As Polly Toynbee notes this morning:
If Cameron and Osborne visited Stoke Citizens Advice bureau, they'd find people queueing round the block as the service struggles to cope with this crescendo of woe. The debt advisers find growing numbers cannot survive as benefit cuts and council and bedroom taxes push them over the edge. There is no Sky, no cigarettes, no drink — yet after rent and electricity many are left with an impossible £10 a week for food, clothes, travel and everything else.
This is why Labour has no right to accept Tory spending cuts. This is what they have led to.
We don't need those cuts. As so many in HMRC tell me, the attacks on avoidance and evasion are desultory at best - because of a lack of resources and a management that is not committed to the task.
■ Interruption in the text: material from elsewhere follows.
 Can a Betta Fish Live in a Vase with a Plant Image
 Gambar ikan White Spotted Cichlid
We could fund jobs with green quantitative easing.
We can fund jobs by making it a condition of pension tax relief that at least 25% of all pension contributions are invested directly in job creation in this country.
We can increase taxes - and should increase taxes on higher incomes, on wealth, and by cutting reliefs. Companies must also pay more. We should cut VAT on most basic goods though - we do not to increase the overall tax yield now
And if we really created work - make Stoke a green city, for example, we could take some, and maybe many, in such communities back into work. It is possible. It is possible now. But Osborne wants to invest in HS2 in a decae or so's time.
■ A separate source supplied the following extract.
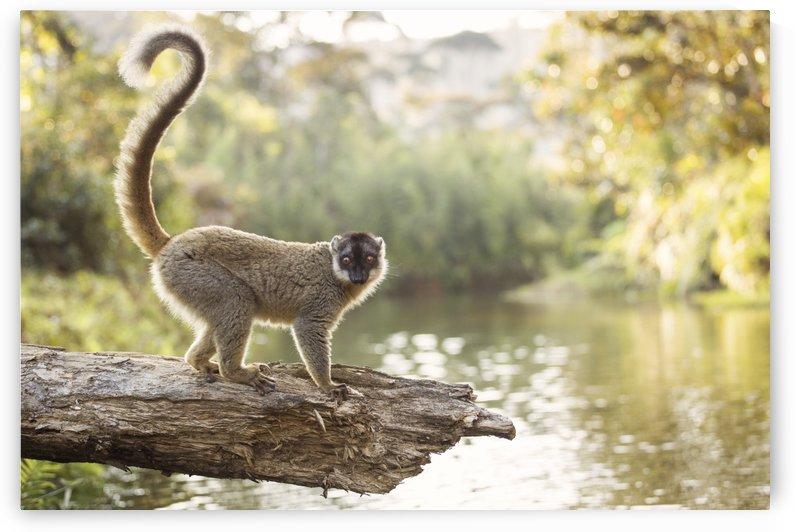 Lemur in his natural habitat, Madagascar by MIRICA DAN-ALEXANDRU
It's all a mater of priorities and we need politicians who understand just that.
Thanks for reading this post.
You can share this post on social media of your choice by clicking these icons:
You can subscribe to this blog's daily email here.
And if you would like to support this blog you can, here:
I couldn’t have put it better myself Richard, it is a great response to wealthy or high earners who will say ‘Oh but I work hard, high taxes are punitive, it is destroying enterprise, we will flee and you will be stuck and poor.’ Follow up with ‘But these low earners often work as hard and redistributing to them will make an enormous difference to their quality of life and the economy, and you can still have a good, comfortable quality of life. Furthermore many low earners help provide your profits as customers, workers and suppliers, or working in state organizations or civil service, and others help with your quality of life and may not earn as much but work as hard as you do.’
So Labour have finally gone ‘all in’ with the austerity agenda. As predictable as it is depressing. It’s New Labour, zombified. Flesh falling off in clumps, mindlessly grasping for brains, completely unaware of its own condition, dead but not lying down, gradually descending into putrefaction. I think the metaphor works.
I keep saying it: We must let Labour die! The Unions need to stop funding. It has let everyone down! Why we keep re-iterating hopes of Labour changing and becoming courageous I just don’t know – we need to move on!
If I may enter the Lion’s den – I think I am correct in saying that the Labour leadership have said they would put more emphasis on ‘capital spending’ such as new homes.This gets more bang for your buck.
Moreover they have said that that wealthy pensioners would be less likely to get payments from the state such as heating payments etc., Of course there are other privileges like 40/45% tax relief on lower middle/middle class pension contribtions ( which includes many of us) as well as the combined ISA tax free contributions of wealthy married couples which is over 22K. What ever – the payments of child tax credits are likely to be replaced with pre-schooling/child care facilities again more bang to the buck and the living wage comes in putting pressure on cheapo companies. Labour are responding not to their poll lead but the stubborn electorate who keep questioning their economic creditability. Labour has to stack up the votes all over not just from unfortunate towns like Stoke which Polly rightly high lights.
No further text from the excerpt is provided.